Some people may be wondering what the metaverse is, or even that it goes unnoticed in their daily lives.

Avoiding technicalities, and in order to provide a simple explanation, we can say that the purpose of the metaverse is “the creation of an immersive digital world“.

That is, a world through which users, using convergent technology such as virtual reality glasses, haptic garments, etc. can perform the same activities they do in real life (going to the movies, meeting friends, studying, working, shopping, …) and that, in turn, what happens in this digital world has repercussions in their lives. For example, it could be the case of making a purchase of a product through this digital world and it arrives at your home as if you had ordered it “in the real world”.

Although the metaverse seems somewhat novel, it is a term that appeared in the 1992 play Snow Crash, where people could interact in a virtual world through avatars. This concept was also seen years later in the video game Second Life or, more recently, in the Decentreland platform where you can even buy virtual plots of land as if it were a reality.

However, although we are seeing great advances through virtual reality, we still cannot definitively state that we are facing an alternative digital world, although all this is yet to come and will affect us to a greater or lesser extent, just as the Internet or social networks did, for example.
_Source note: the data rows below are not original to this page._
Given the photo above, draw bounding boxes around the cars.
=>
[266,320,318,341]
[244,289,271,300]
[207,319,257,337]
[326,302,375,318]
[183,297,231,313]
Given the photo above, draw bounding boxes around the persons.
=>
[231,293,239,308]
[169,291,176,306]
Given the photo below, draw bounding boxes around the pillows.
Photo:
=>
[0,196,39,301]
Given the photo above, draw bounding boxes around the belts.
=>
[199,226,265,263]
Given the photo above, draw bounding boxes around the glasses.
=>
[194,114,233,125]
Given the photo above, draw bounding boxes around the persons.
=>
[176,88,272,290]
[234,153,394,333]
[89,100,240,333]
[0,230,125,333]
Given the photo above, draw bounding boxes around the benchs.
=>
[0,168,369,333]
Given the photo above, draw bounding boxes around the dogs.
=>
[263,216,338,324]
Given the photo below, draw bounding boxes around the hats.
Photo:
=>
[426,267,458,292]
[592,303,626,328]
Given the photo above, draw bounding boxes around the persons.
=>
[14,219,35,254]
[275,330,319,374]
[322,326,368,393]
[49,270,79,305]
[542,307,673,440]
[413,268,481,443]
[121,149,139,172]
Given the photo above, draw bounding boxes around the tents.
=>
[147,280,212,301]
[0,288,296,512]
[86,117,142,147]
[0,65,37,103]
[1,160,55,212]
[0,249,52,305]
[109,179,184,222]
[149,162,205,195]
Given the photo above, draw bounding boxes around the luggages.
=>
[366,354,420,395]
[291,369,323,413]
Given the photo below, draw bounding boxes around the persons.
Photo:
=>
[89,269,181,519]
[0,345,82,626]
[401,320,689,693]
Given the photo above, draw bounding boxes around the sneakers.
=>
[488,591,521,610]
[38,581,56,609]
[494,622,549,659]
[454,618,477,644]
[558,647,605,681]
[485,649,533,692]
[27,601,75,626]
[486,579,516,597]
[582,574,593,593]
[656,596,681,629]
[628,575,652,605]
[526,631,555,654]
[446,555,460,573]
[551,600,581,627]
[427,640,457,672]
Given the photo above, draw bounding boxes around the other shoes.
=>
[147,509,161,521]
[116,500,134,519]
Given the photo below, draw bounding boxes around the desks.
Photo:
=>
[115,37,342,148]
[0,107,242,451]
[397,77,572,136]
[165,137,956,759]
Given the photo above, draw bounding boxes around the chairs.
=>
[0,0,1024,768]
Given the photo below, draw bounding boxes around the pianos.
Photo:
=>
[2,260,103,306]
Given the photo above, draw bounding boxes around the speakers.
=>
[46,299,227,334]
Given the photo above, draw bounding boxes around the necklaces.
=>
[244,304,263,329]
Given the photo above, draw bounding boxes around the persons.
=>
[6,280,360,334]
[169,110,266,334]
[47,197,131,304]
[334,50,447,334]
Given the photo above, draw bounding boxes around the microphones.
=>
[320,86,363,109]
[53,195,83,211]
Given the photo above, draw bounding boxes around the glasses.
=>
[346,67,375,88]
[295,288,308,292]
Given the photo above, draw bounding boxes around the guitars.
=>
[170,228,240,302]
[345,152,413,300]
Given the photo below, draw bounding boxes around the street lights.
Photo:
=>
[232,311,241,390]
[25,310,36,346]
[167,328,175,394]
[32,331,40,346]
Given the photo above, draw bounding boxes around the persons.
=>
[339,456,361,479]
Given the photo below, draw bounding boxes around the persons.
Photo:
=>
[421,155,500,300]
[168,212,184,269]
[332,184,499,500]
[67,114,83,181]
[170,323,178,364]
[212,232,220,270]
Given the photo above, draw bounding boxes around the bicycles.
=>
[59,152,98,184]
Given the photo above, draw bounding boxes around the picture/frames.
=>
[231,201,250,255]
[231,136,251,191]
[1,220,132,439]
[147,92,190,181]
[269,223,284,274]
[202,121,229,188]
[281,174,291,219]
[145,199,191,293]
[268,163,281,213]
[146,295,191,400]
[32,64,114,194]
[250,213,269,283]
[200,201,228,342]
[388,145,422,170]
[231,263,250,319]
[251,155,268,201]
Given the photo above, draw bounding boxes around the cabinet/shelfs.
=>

Once we know at a high level the purpose of the metaverse, we can foresee that its use and application will bring with it numerous changes, both social and legal, and among others, the continuous creation of data will be a challenge to be addressed.

Therefore, based on the premise that the metaverse will generate an enormous amount of data, we must ask ourselves whether the General Data Protection Regulation (GDPR) will cover such an extensive model derived from the generation of data in a technological environment such as the one in question.

On the other hand, we must emphasize that the digital world of the metaverse is based on an intelligent infrastructure composed, among others, of structural, dynamic, ghost and orphan data, which are processed through Artificial Intelligence systems and associated with specific and individual users. But what do we mean by this type of data?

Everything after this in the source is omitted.